Plasticity in catwalk fashion
Bella Hadid, Coperni show, Paris Fashion Week, October 2022.
Although many in the industry prefer to talk about natural fibres like silk or linen, it’s plastics like nylon or polyester which make possible both the shape and behavior of many modern garments and their mass-production. One possibility offered by plastics was illustrated at the 2022 Paris Fashion Week in October when as the concluding set-piece of the Coperni show, Bella Hadid (b 1996) appeared on the catwalk wearing only G-string knickers. There she paused while for about a quarter hour, two men sprayed her body with what appeared to be white paint. Once done, a woman emerged to cut a thigh-high asymmetric slit and adjusted things slightly to render an off-the-shoulder look. Essentially a free-form exercise in 3D printing, the spray-on dress was left deliberately unfinished so as not to detract from the performance; had such a creation been built behind closed doors, either on a human or mannequin, re-usable and adjustable formwork would likely have been used to catch overspray and allow things like hems, straps and splits more precisely to be rendered. On the night though, the fraying at the edges was just part of the look and Ms Hadid looked wonderful, a thinspiration to the whole pro-ana community. The term “sprayed on” had long been used to describe skin-tight clothing but the Coperni show lent it a literalism new to most.

■ DATA EXTRACTS

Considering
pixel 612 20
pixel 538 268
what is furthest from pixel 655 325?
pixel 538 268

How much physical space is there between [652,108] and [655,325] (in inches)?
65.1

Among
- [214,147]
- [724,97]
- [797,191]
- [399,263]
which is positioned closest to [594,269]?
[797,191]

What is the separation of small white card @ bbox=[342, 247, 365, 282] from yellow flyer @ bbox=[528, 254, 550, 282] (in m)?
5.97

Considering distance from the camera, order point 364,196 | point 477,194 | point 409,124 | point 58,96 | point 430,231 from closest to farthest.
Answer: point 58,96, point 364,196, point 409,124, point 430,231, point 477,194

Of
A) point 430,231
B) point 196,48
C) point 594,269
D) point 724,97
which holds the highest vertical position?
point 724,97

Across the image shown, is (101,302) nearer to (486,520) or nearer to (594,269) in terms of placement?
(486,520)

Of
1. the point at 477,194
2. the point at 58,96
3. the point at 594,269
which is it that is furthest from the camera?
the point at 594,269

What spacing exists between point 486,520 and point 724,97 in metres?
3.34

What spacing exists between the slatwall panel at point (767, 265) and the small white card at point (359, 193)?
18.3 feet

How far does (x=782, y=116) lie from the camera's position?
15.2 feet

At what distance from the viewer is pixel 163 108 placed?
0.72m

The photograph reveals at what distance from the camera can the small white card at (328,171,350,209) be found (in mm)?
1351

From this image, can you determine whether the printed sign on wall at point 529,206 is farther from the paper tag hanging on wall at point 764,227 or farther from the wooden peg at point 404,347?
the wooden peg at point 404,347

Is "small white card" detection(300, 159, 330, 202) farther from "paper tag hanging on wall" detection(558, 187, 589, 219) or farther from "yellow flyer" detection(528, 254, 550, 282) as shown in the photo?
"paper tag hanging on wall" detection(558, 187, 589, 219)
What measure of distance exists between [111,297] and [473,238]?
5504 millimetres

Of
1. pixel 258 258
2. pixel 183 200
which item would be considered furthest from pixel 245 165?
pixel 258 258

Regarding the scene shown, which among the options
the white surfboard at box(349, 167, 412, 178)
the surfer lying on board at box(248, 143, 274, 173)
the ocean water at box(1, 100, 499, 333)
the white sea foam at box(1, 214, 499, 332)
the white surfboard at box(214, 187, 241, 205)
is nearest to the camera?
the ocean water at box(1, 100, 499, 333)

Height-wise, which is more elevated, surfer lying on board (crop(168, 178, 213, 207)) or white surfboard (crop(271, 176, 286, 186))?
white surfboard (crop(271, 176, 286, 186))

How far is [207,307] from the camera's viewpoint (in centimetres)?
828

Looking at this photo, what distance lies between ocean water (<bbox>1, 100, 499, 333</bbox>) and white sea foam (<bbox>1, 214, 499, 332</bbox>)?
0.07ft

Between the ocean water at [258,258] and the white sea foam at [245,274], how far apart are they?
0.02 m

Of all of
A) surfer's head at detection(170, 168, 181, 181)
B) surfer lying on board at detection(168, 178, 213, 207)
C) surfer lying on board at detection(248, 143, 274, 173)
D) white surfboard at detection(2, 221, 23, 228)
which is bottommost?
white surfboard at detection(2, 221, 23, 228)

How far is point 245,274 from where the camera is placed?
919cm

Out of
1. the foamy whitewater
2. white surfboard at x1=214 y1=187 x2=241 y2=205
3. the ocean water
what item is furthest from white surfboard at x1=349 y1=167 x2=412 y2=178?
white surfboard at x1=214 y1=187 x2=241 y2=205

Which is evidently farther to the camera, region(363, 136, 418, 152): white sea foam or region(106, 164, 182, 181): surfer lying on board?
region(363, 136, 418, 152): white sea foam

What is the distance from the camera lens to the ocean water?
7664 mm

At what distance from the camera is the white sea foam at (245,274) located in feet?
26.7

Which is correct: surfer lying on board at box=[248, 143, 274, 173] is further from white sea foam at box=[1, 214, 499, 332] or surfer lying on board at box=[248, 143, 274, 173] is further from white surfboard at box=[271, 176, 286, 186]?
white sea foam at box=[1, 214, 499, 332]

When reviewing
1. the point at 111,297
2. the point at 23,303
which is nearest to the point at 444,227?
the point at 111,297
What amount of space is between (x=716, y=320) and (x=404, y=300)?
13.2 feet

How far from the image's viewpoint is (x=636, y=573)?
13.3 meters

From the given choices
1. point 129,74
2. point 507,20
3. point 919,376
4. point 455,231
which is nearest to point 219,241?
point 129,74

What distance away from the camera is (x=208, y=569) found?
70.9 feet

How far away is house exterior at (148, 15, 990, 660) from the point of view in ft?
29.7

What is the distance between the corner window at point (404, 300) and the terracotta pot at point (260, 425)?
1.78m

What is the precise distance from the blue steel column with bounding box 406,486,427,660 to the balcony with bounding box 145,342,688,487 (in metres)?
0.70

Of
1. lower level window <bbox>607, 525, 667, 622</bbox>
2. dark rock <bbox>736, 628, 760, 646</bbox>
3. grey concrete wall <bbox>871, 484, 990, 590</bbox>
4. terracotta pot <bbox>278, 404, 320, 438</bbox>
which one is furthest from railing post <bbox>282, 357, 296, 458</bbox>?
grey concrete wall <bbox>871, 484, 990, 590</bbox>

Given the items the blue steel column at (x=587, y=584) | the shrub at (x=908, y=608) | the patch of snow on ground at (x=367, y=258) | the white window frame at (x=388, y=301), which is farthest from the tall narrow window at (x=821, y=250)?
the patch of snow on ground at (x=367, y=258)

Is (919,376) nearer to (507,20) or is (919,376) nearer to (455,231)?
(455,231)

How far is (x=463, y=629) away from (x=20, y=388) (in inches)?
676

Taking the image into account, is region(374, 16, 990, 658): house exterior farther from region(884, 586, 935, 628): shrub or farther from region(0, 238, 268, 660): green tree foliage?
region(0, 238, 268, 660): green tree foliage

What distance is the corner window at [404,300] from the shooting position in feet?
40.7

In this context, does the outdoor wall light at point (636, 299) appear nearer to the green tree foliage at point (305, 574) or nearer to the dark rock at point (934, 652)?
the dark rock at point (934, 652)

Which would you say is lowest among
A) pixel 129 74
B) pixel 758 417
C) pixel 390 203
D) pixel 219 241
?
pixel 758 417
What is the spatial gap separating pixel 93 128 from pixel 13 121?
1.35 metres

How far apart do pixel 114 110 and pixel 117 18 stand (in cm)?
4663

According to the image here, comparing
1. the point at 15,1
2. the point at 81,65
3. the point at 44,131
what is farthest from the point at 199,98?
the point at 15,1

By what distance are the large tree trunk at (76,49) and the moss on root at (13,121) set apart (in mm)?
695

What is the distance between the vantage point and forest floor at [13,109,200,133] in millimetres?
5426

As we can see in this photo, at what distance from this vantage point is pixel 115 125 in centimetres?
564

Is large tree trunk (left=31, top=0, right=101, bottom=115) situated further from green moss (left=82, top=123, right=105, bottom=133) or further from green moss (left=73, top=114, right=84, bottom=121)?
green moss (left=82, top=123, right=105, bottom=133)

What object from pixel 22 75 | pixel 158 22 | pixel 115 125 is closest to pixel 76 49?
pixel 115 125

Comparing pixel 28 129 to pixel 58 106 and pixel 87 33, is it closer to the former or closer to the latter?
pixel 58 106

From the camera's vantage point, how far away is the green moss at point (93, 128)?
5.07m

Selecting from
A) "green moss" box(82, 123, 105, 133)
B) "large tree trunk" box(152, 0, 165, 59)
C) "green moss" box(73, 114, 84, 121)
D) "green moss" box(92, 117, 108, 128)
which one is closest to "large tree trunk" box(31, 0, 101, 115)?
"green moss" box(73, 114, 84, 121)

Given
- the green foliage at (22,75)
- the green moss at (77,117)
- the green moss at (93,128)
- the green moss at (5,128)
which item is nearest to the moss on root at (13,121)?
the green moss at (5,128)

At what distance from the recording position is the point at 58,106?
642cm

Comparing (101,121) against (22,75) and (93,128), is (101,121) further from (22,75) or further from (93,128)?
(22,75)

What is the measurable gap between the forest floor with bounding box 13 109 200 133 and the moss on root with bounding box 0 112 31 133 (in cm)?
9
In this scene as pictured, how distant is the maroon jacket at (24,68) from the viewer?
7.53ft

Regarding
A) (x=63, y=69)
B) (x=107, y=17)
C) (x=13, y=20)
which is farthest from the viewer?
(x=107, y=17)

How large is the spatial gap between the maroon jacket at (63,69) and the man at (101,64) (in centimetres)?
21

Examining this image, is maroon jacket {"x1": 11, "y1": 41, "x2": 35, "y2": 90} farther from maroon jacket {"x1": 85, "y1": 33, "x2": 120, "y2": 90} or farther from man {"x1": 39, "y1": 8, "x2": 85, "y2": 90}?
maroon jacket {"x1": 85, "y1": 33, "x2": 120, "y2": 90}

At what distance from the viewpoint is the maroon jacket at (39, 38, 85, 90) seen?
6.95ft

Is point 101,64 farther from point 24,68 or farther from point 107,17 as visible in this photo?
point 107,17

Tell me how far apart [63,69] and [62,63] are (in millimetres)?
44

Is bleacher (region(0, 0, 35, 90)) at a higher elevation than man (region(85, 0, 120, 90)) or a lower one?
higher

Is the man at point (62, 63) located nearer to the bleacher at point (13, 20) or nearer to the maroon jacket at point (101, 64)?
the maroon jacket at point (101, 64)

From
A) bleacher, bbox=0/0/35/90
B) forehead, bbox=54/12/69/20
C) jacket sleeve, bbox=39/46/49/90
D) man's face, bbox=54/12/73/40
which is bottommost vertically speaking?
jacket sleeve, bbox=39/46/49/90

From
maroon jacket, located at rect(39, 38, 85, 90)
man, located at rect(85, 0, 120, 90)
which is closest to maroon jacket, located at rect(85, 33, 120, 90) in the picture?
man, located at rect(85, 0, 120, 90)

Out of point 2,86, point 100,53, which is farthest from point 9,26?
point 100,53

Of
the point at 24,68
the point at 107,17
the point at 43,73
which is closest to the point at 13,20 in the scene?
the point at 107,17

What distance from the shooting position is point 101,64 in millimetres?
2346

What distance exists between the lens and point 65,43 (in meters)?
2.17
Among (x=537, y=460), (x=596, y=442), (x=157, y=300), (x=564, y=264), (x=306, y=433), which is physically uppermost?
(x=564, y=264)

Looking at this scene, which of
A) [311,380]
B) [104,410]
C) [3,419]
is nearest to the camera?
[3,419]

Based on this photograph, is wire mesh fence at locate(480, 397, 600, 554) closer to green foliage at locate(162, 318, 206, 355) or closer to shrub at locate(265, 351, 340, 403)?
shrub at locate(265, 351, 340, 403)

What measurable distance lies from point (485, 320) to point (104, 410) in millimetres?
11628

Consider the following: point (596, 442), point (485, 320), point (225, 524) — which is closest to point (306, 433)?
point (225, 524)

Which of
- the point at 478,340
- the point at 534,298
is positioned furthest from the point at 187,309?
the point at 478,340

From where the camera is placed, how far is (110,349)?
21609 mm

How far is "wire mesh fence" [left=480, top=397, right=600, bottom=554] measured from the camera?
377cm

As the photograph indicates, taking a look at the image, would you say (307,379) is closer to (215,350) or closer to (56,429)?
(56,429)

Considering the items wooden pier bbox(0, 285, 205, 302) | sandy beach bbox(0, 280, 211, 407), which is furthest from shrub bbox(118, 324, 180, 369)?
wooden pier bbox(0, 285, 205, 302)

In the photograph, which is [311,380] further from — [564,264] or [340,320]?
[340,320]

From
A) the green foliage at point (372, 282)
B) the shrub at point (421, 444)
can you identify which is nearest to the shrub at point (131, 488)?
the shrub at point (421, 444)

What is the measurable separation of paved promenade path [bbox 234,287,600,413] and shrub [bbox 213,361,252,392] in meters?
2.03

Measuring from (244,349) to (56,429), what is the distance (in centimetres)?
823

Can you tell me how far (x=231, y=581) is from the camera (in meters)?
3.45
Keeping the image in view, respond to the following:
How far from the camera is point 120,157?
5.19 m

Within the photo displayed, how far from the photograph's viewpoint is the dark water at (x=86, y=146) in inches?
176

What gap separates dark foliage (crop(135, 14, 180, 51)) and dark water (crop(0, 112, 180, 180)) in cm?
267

■ THE PROBLEM
Write out the passage on plastics in catwalk fashion above in full, word for word.

■ EXERCISE OUTPUT
Plasticity in catwalk fashion
Bella Hadid, Coperni show, Paris Fashion Week, October 2022.
Although many in the industry prefer to talk about natural fibres like silk or linen, it’s plastics like nylon or polyester which make possible both the shape and behavior of many modern garments and their mass-production. One possibility offered by plastics was illustrated at the 2022 Paris Fashion Week in October when as the concluding set-piece of the Coperni show, Bella Hadid (b 1996) appeared on the catwalk wearing only G-string knickers. There she paused while for about a quarter hour, two men sprayed her body with what appeared to be white paint. Once done, a woman emerged to cut a thigh-high asymmetric slit and adjusted things slightly to render an off-the-shoulder look. Essentially a free-form exercise in 3D printing, the spray-on dress was left deliberately unfinished so as not to detract from the performance; had such a creation been built behind closed doors, either on a human or mannequin, re-usable and adjustable formwork would likely have been used to catch overspray and allow things like hems, straps and splits more precisely to be rendered. On the night though, the fraying at the edges was just part of the look and Ms Hadid looked wonderful, a thinspiration to the whole pro-ana community. The term “sprayed on” had long been used to describe skin-tight clothing but the Coperni show lent it a literalism new to most.